■ Task item ■
Nothing but the lines below from the one holding "8926 Groffs Mill" up to and including the one holding "Малиново-шоколадный торт без выпечки" should be copied, exactly and without pictures.

---+---

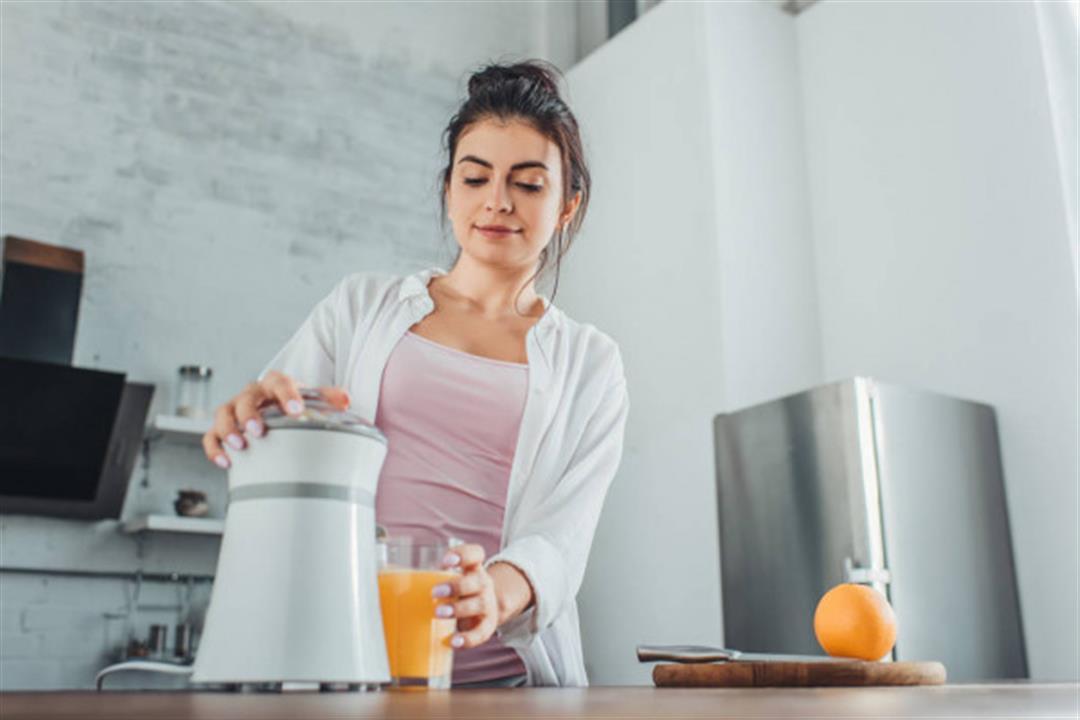 لا تكثر من عصير البرتقال.. يهدد عظامك بمرضٍ مزعج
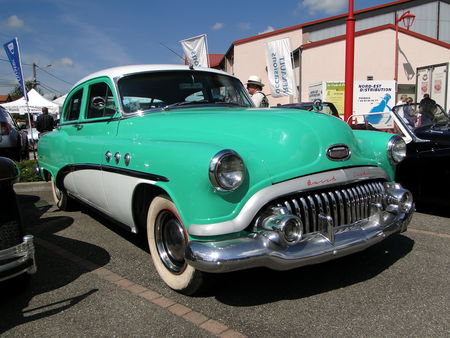 BUICK Special 4door Sedan 1952 Festival des Voitures Anciennes de Hambach 2010 1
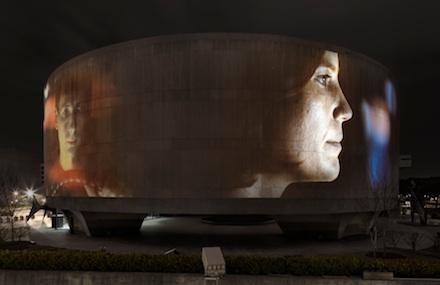 Doug Aitken, Song 1 view 07 (2012). Hirschhorn Museum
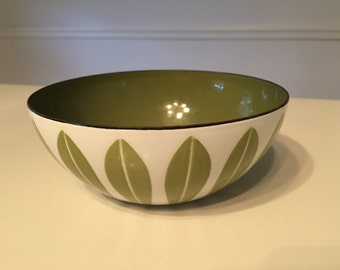 Catherineholm Lotus Norway Bowl , Mid Century Modern, Eames Era, Enamelware, Vintage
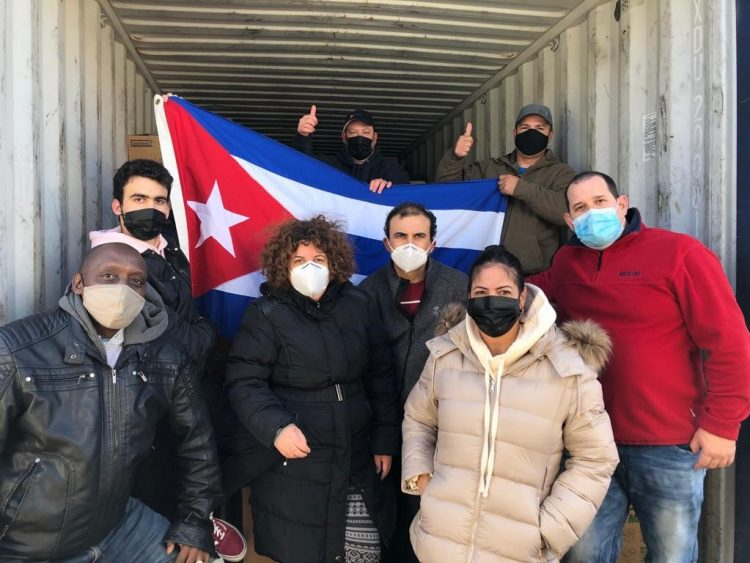 """Integrantes de la Asociación """"Juan Gualberto Gómez"""" de Cubanos Residentes en Toronto. Foto: www.nacionyemigracion.cu"""
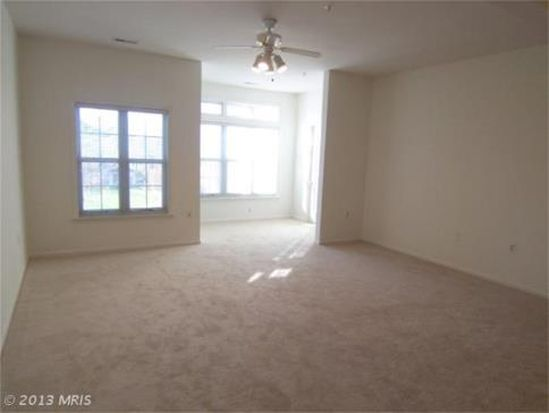 8926 Groffs Mill Dr # 8926, Owings Mills, MD 21117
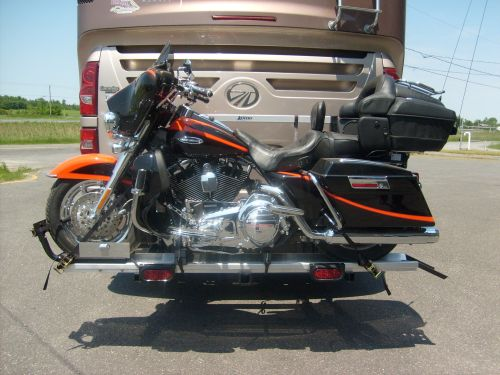 RV Motorcycle Lift, One Person Operation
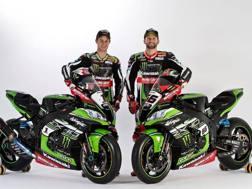 Rea e Sykes vicino alla nuova Kawasaki per il mondiale Sbk 2017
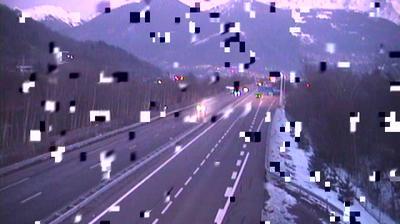Webcam Neydens: A40 at St. Julien en Genevois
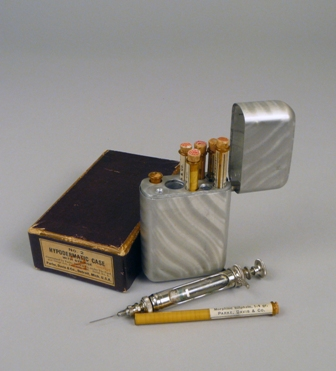 Physician's hypodermic needle kit with morphine, Parke, Davis & Co., 1908-1918
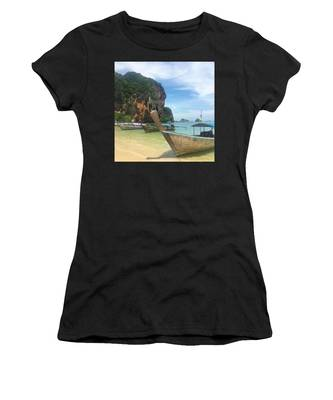 Seascape Women's T-Shirts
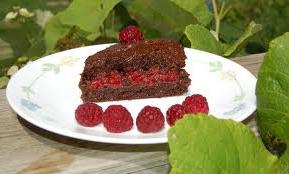 Малиново-шоколадный торт без выпечки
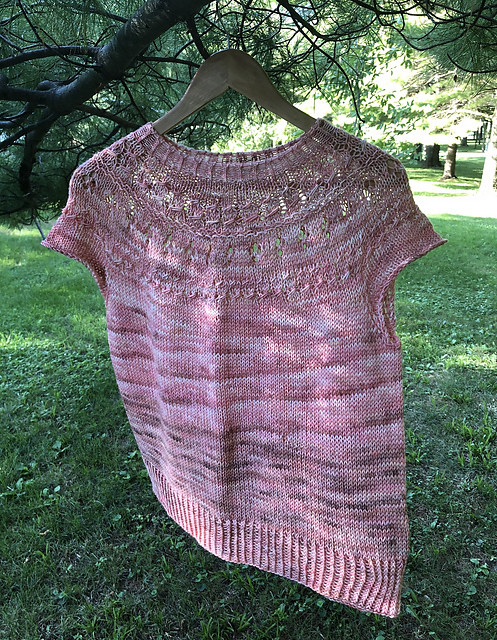 Karen (kmae64) finished knitting a second Ranunculus by Midori Hirose! This summer Ranunculus she knit using Lichen and Lace 80/20 Sock in Faded Rose.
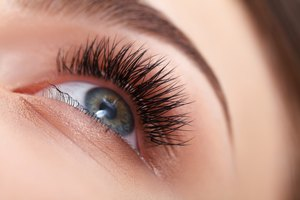 How to Use Latanoprost for Eyelash Growth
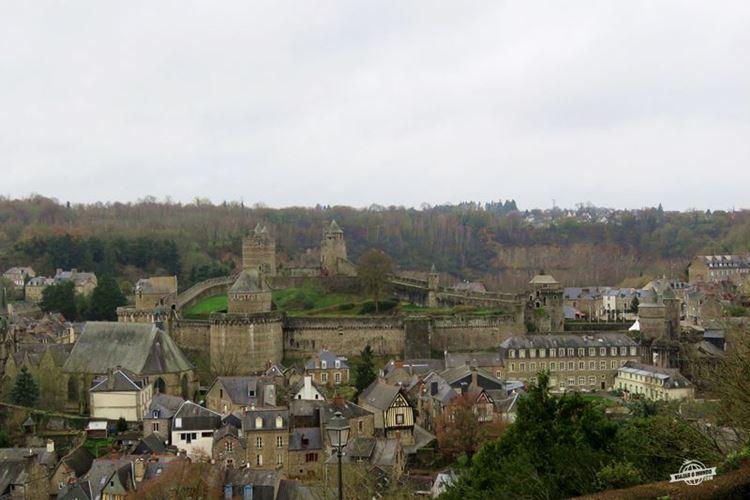 Place aux Arbres: Castelo e bairro medieval vistos do mirante do Jardim Público de Fougères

---+---

■ Response area ■
 8926 Groffs Mill Dr # 8926, Owings Mills, MD 21117
 RV Motorcycle Lift, One Person Operation
 Rea e Sykes vicino alla nuova Kawasaki per il mondiale Sbk 2017
Webcam Neydens: A40 at St. Julien en Genevois
 Physician's hypodermic needle kit with morphine, Parke, Davis & Co., 1908-1918
 Seascape Women's T-Shirts
 Малиново-шоколадный торт без выпечки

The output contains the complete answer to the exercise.